*** PROVIDED ENTRIES ***
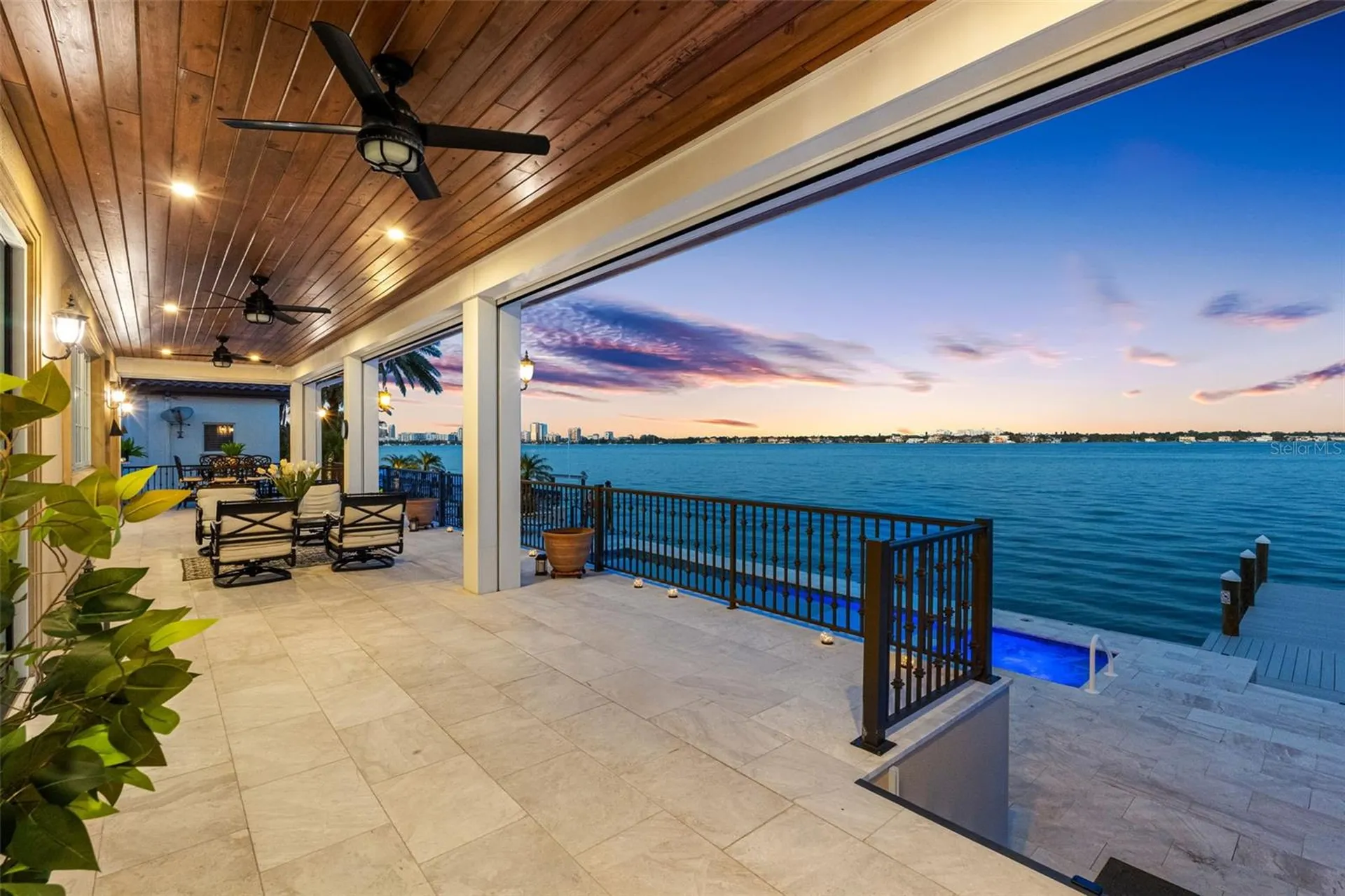 487 Meadow Lark Drive Sarasota FL 34236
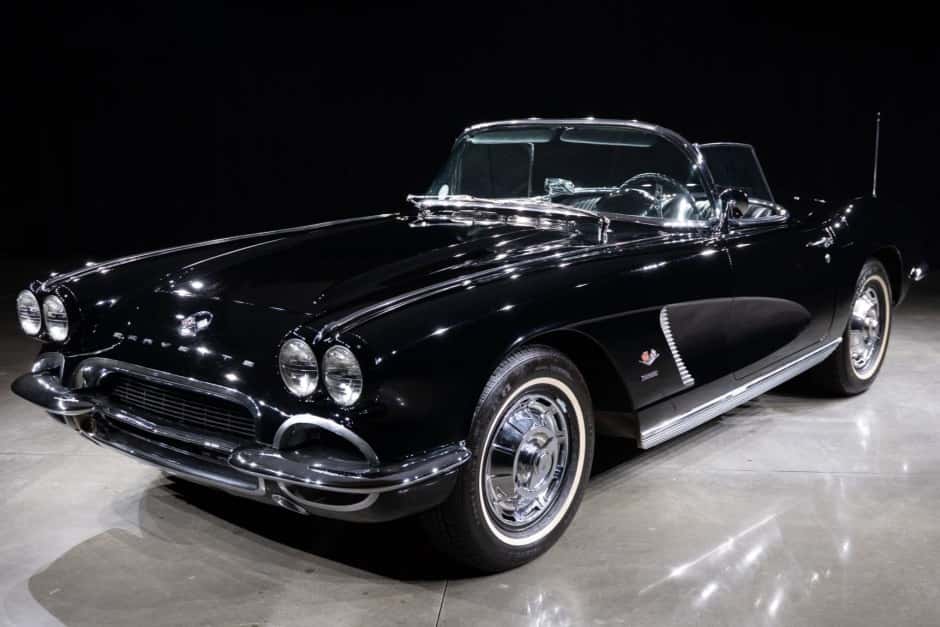 1962 Chevrolet Corvette C1 (1961-1962) sold for $46,250
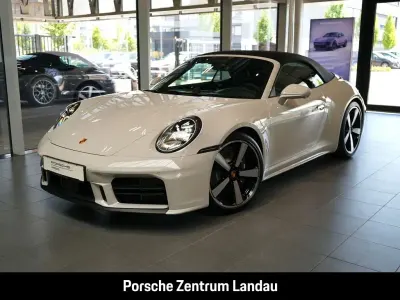 Gebraucht Porsche 911 Carrera Cabriolet 394 PS (289 kW) 2026 Weiß Cabrio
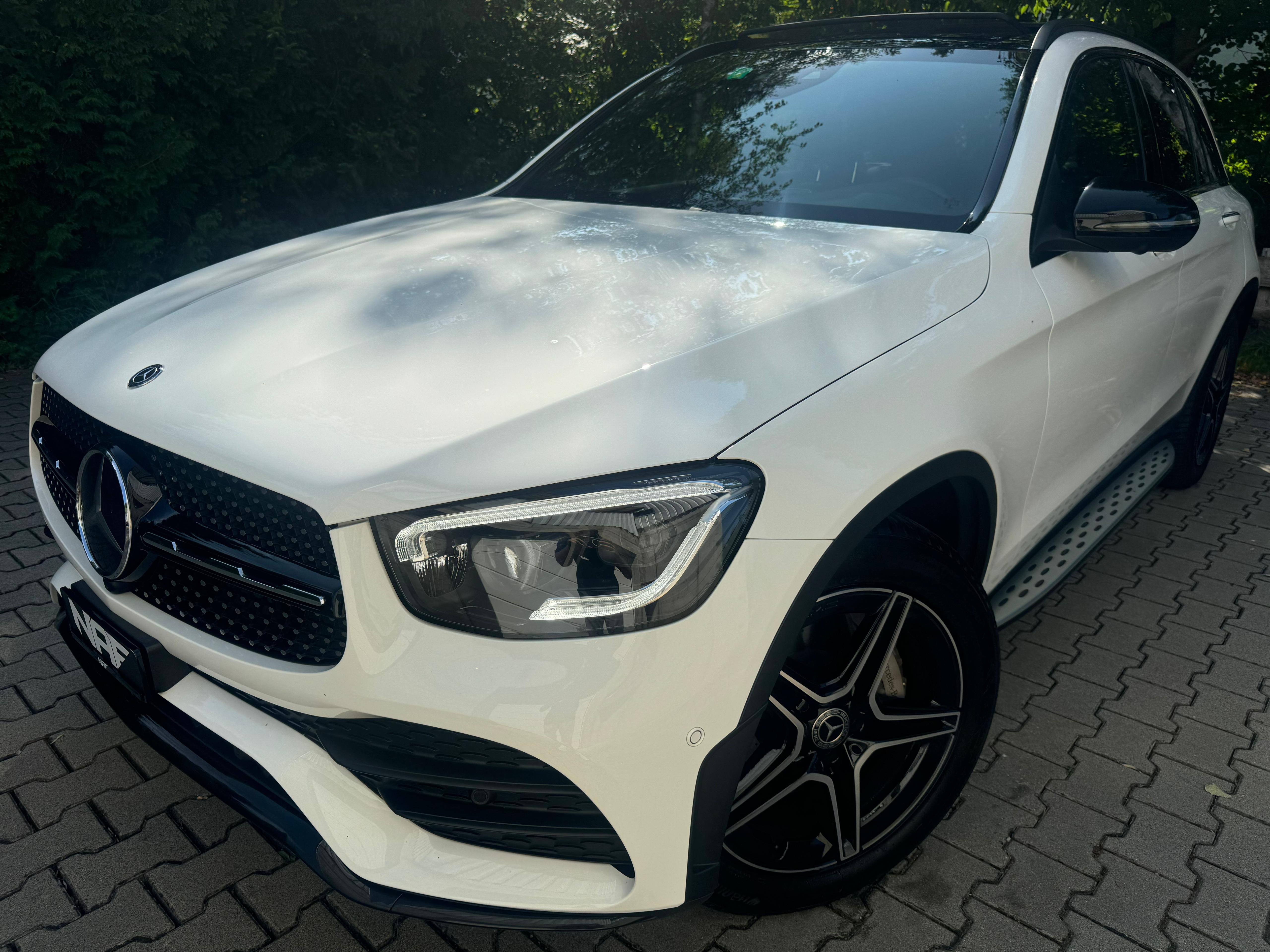 MERCEDES-BENZ GLC 220 d AMG Line 4Matic 9G-Tronic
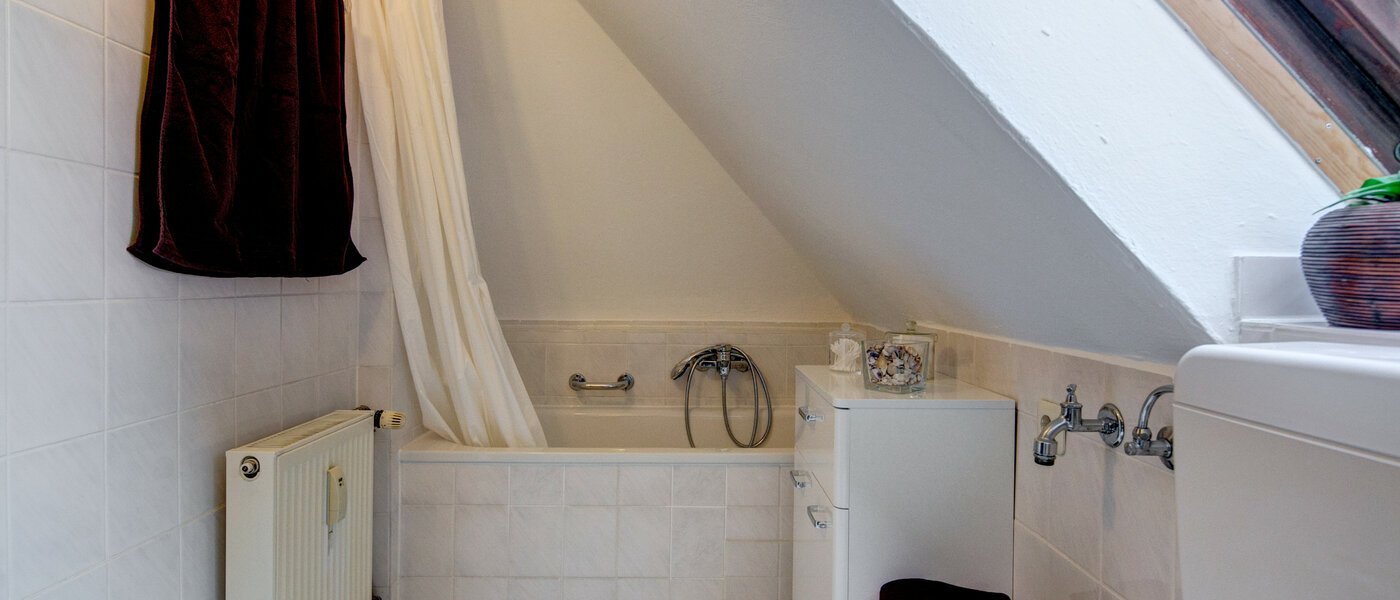 мансардная квартира Gräfelfing 01 ванная комната 9079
***
**WHAT YOU NEED TO DO:** Write the data out again word for word; leave the pictures behind.

**SOLUTION FOR THIS EXERCISE:**
 487 Meadow Lark Drive Sarasota FL 34236
 1962 Chevrolet Corvette C1 (1961-1962) sold for $46,250
 Gebraucht Porsche 911 Carrera Cabriolet 394 PS (289 kW) 2026 Weiß Cabrio
 MERCEDES-BENZ GLC 220 d AMG Line 4Matic 9G-Tronic
 мансардная квартира Gräfelfing 01 ванная комната 9079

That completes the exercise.